--- Soal Singkat ---
Dalam teks bacaan tentang filsafat Timur, apa yang disebut sebagai salah satu ciri khas filsafat Timur?

--- Teks Bacaan ---
══════════

Diktat Filsafat
Timur
Bab I. Sekilas
perbandingan Filsafat Barat dan Filsafat Timur
A.
Pengantar
Kita sudah sering mendengar tentang
Filsafat Barat yang sudah begitu berkembang dan begitu berproses. Pusat dari
dunia filsafat barat adalah Yunani. Kini kita akan sejenak mengalihkan
perhatian kita pada dunia filsafat yang lain, yaitu Filsafat Timur. Filsafat
Timur adalah tradisi falsafi yang terutama berkembang di Asia, khususnya India,
Tiongkok dan daerah-daerah lain yang pernah dipengaruhi budayanya.
Berbeda dengan filsafat barat yang
sangat diwarnai dengan kekhasan mereka yaitu kritis dan sistematis, Filsafat
timur sering dianggap sebagai pemikiran yang tidak rasional, tidak sistematis
dan tidak Kritis. Ini yang kemudian menjadi alasan mengapa Filsafat Timur tidak
dianggap sebagai filsafat. Sebuah ciri khas filsafat timur ialah dekatnya
hubungan filsafat dengan agama. Tidaklah mengherankan kalau kemudian filsafat
timur lebih dipandang sebagai filsafat agama juga, meski sebenarnya termasuk
falsafah hidup. Memang tidak bisa dipungkiri bahwa kemudian banyak orang
melihat filsafat Timur sebagai kepercayaan religius atau agama.
Jika pemikiran Timur dianggap
sebagai agama, maka pemikiran itu tidak dapat disebut filsafat, mengingat
keduanya memiliki sifat-sifat yang bertolak belakang. Meskipun sama-sama
bertujuan menemukan kebenaran, keduanya memiliki perbedaan mendasar. Agama mengajarkan
kepatuhan; filsafat mengandalkan kemampuan berpikir kritis yang sering tampil
dalam perilaku meragukan, mempertanyakan, dan membongkar sampai ke
akar-akarnya. Pengetahuan yang oleh agama wajib diterima, dalam filsafat
seringkali (hampir selalu) digunakan, dipertanyakan dan dibongkar sampai ke
akar-akarnya, untuk kemudian dikonstruksi menjadi pemikiran baru yang dianggap
lebih masuk akal.
Memang ada pemikir yang melihat
agama dan filsafat sebagai dua bidang yang sejalan. Santo Agustinus dan Thomas
Aquinas sebagai filsuf yang juga agamawan Kristiani, misalnya, berpendapat
agama dan filsafat adalah dua hal yang sejalan. Dari khasanah Islam, Iqbal,
menegaskan bahwa agama Islam dan filsafat semestinya beriringan untuk mencapai
kebenaran. Tetapi, pada praktiknya sangat sulit untuk menyandingkan keduanya.

══════════

--- Data yang Diberikan ---
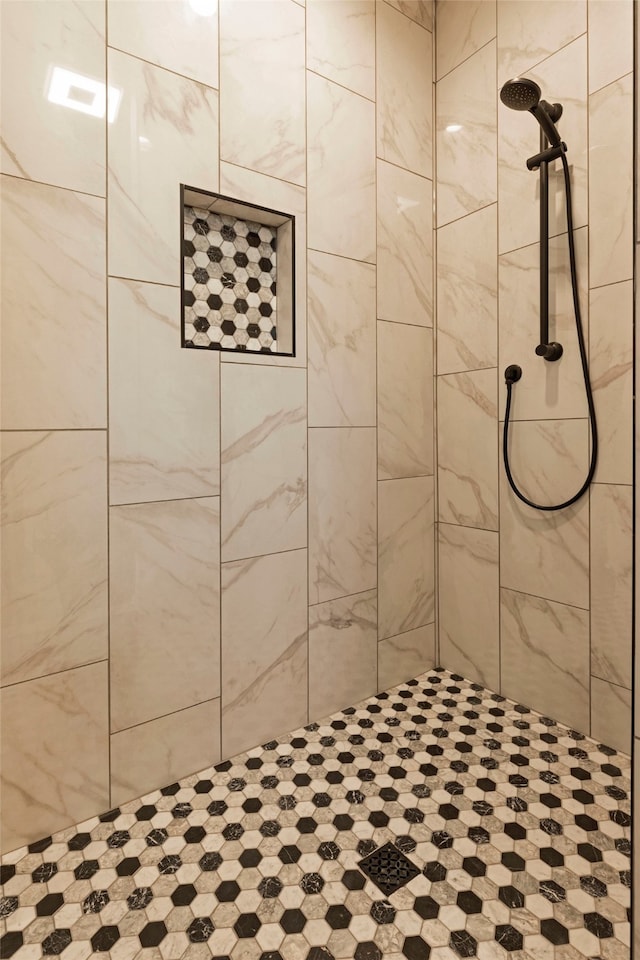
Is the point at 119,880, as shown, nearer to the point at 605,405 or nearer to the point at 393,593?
the point at 393,593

══════════

--- Pembahasan Soal ---
Dekatnya hubungan filsafat dengan agama.